In your article, titled Free America’s ‘work beasts’ from disability scammers, you wrote "we have permission to resent those who could hold a job but don’t, preferring to collect disability checks".
This is something Bill O'Reilly at Fox News has also said on a few occasions, so I assume you don't do your own research or collect your own data --- but instead, like a lazy writer who is getting paid, you just take for granted what the conservative media tells you.
People don't "choose" to collect a disability check, it's usually because they have no other choice. It often takes up to three years to pursue a SSDI claim, and a majority of the claims are usually denied --- especially during, and up to, the appeals process. People aren't forgoing an income (even a low income) for several years with the outside chance that some day, maybe, they MIGHT be awarded an SSDI claim.

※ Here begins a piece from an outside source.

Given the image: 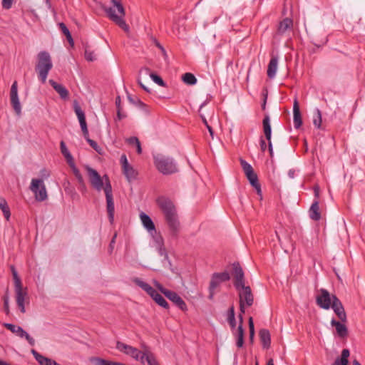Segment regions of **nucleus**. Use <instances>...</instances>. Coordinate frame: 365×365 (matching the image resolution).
<instances>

You also noted that over the past 20 years the percent of eligible SSDI awards went up from 3% to 5%. But considering the demographics of our country's population, and the growing number of aging Baby Boomers, is it really so unreasonable that we would see a spike in SSDI claims during this period of time? Especially if these people were doing labor intensive work for the past 40 or so years? Especially if their fat asses weren't sitting dormant in a chair behind a desk taking paychecks from a newspaper?
And most people on SSDI are not "scammers". The Social Security Administration puts applicants through a long and grueling process. I myself was required to see three Social Security doctors (for evaluation, not treatment) and had a mountain of paperwork to deal with. And you can be assured that their assessments are very much against awarding someone an SSDI claim if they don't have to.
So for you to use the terminology "welfare program" is very offensive to the majority of eligible applicants who legitimately pursue a claim. SSDI applicants are under tremendous stress, many times on a daily basis, wondering how they will survive and wondering if or when their SSDI claim will ever eventually be awarded. You, like Bill O'Reilly and others, make it sound like most of us are lounging by a pool drinking Margaritas. It's twisted and mean-spirited people like you that perpetuate this myth.
You also write that "many beneficiaries are older blue-collar workers out of a job, preferring to collect these inflation-adjusted monthly checks to doing some low-wage gig at a hamburger place."
Again, where do you get your data? How many is "many" and how old is "older" when referring to workers. How do you know they are "preferring" to pursue a claim rather than working at a hamburger joint? Where do you get your data? Or do you just regurgitate the same old crap that other writers have written in the past? You offer nothing new on the subject of Social Security disability, but only make the same bold lies that Bill O'Reilly constantly does. You disgust me.
In your obviously biased article you accused the "able-bodied playing the scam and the doctors helping them". Again, more baloney. Most people who are already out of work because of a disability have already lost their employer-provided healthcare coverage, and so most of these people must rely on some form of State Medicaid --- in which case, they can't pick and choose which "crooked" doctor they might prefer to see. They are mandated to see certain approved doctors and many times these doctors will not even provide an analyses for SSDI claims, but will only release medical records for any actual treatment they provide. These doctors aren't going to risk their careers with SSDI fraud.
As an aside: I am curious about the anecdotal story you used of a 29-year-old Canadian from Quebec. I though only U.S. citizens were qualified for SSDI.
You also mentioned another "story" about a disabled firefighter "collecting $3,789 a month free of federal and state income taxes". Oh really? Where do you get your data from, the Twilight Zone?
The average monthly SSDI benefit is $1,132 a month. And the maximum Social Security retirement benefit is $2,533 per month. But that is very rare as someone would have had to have the maximum earnings over the entire length of their career to qualify for that amount. Yet the amount you quote for a firefighter is complete nonsense --- unless of course, he received SSDI in conjunction to a union pension for retirement --- but that wasn't what you were implying, were you? Hmmmmm?
As to "older workers", I am one of those older workers who worked labor intensive jobs for 37 years before applying for SSDI. I can tell you first hand that your article is nothing but a lot of garbage. You are not a writer, a reporter, or even a good person with noble character. People like you hurt other people like me who need these benefits. We paid in to this system all our working lives and that's why we also expect Social Security retirement and Medicare when we get too old and/or sick to work any longer.
SSDI, for the VAST MAJORITY of recipients, is NOT "welfare".
And if I were you, I would hope that you are independently wealthy, in the event that you might also become disabled. Otherwise, I hope you reap what you sow.
And please, do us all a favor, and stop peddling your mean and despicable lies. How a miserable example of a writer such as yourself can become a "syndicated columnist" is well beyond my comprehension skills.